SciKit-Learn Linear Regression Demo¶
This notebook demonstrates running a linear regression with sklearn.linear_model.LinearRegression
, and comparing its results with those of a model from statsmodels.formula.api.ols()
.
Setup¶
First, let’s import our basic modules:
import pandas as pd
import numpy as np
import statsmodels.formula.api as smf
import seaborn as sns
And initialize the RNG:
import seedbank
seedbank.initialize(20211026)
SeedSequence(
entropy=20211026,
)
And we’ll load the movies we’ve been working with in several other examples:
movies = pd.read_csv('../data/hetrec2011-ml/movies.dat', sep='\t', encoding='latin1',
na_values='\\N')
movies.info()
<class 'pandas.core.frame.DataFrame'>
RangeIndex: 10197 entries, 0 to 10196
Data columns (total 21 columns):
# Column Non-Null Count Dtype
--- ------ -------------- -----
0 id 10197 non-null int64
1 title 10197 non-null object
2 imdbID 10197 non-null int64
3 spanishTitle 10197 non-null object
4 imdbPictureURL 10016 non-null object
5 year 10197 non-null int64
6 rtID 9886 non-null object
7 rtAllCriticsRating 9967 non-null float64
8 rtAllCriticsNumReviews 9967 non-null float64
9 rtAllCriticsNumFresh 9967 non-null float64
10 rtAllCriticsNumRotten 9967 non-null float64
11 rtAllCriticsScore 9967 non-null float64
12 rtTopCriticsRating 9967 non-null float64
13 rtTopCriticsNumReviews 9967 non-null float64
14 rtTopCriticsNumFresh 9967 non-null float64
15 rtTopCriticsNumRotten 9967 non-null float64
16 rtTopCriticsScore 9967 non-null float64
17 rtAudienceRating 9967 non-null float64
18 rtAudienceNumRatings 9967 non-null float64
19 rtAudienceScore 9967 non-null float64
20 rtPictureURL 9967 non-null object
dtypes: float64(13), int64(3), object(5)
memory usage: 1.6+ MB
And clear out the zeros, as discussed in Missing Data:
movies.loc[movies['rtAllCriticsRating'] == 0, 'rtAllCriticsRating'] = np.nan
movies.loc[movies['rtAudienceRating'] == 0, 'rtAudienceRating'] = np.nan
Finally, we’ll create a test set of movies, and store the rest in training data:
test_movies = movies.sample(frac=0.2)
train_mask = pd.Series(True, index=movies.index)

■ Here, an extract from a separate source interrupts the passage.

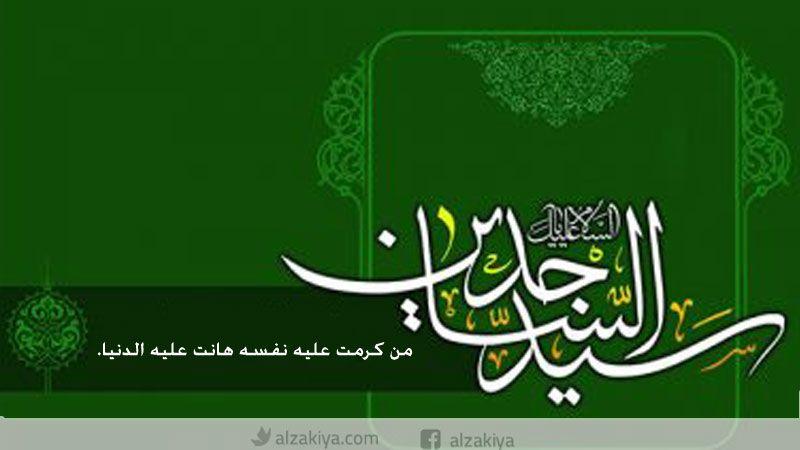 الإمام زين العابدين عليه السلام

train_mask[test_movies.index] = False
train_movies = movies[train_mask]
We could also do this with sklearn.model_selection.train_test_split()
, but I’m using Pandas directly here so we can see clearly what the split is doing.
Statsmodels¶
We’re first going to use Statsmodels to compute a linear regression, like we have done on other data sets. Our goal is to use the all-critics rating to predict the audience rating:
lm_sm = smf.ols('rtAudienceRating ~ rtAllCriticsRating', data=train_movies)
lm_sm_fit = lm_sm.fit()
lm_sm_fit.summary()
Dep. Variable: | rtAudienceRating | R-squared: | 0.511 |
---|---|---|---|
Model: | OLS | Adj. R-squared: | 0.511 |
Method: | Least Squares | F-statistic: | 6002. |
Date: | Thu, 28 Oct 2021 | Prob (F-statistic): | 0.00 |
Time: | 14:30:25 | Log-Likelihood: | -1554.7 |
No. Observations: | 5749 | AIC: | 3113. |
Df Residuals: | 5747 | BIC: | 3127. |
Df Model: | 1 | ||
Covariance Type: | nonrobust |
coef | std err | t | P>|t| | [0.025 | 0.975] | |
---|---|---|---|---|---|---|
Intercept | 2.0949 | 0.017 | 121.401 | 0.000 | 2.061 | 2.129 |
rtAllCriticsRating | 0.2137 | 0.003 | 77.474 | 0.000 | 0.208 | 0.219 |
Omnibus: | 24.811 | Durbin-Watson: | 1.863 |
---|---|---|---|
Prob(Omnibus): | 0.000 | Jarque-Bera (JB): | 31.568 |
Skew: | 0.064 | Prob(JB): | 1.40e-07 |
Kurtosis: | 3.340 | Cond. No. | 26.4 |
Notes:
[1] Standard Errors assume that the covariance matrix of the errors is correctly specified.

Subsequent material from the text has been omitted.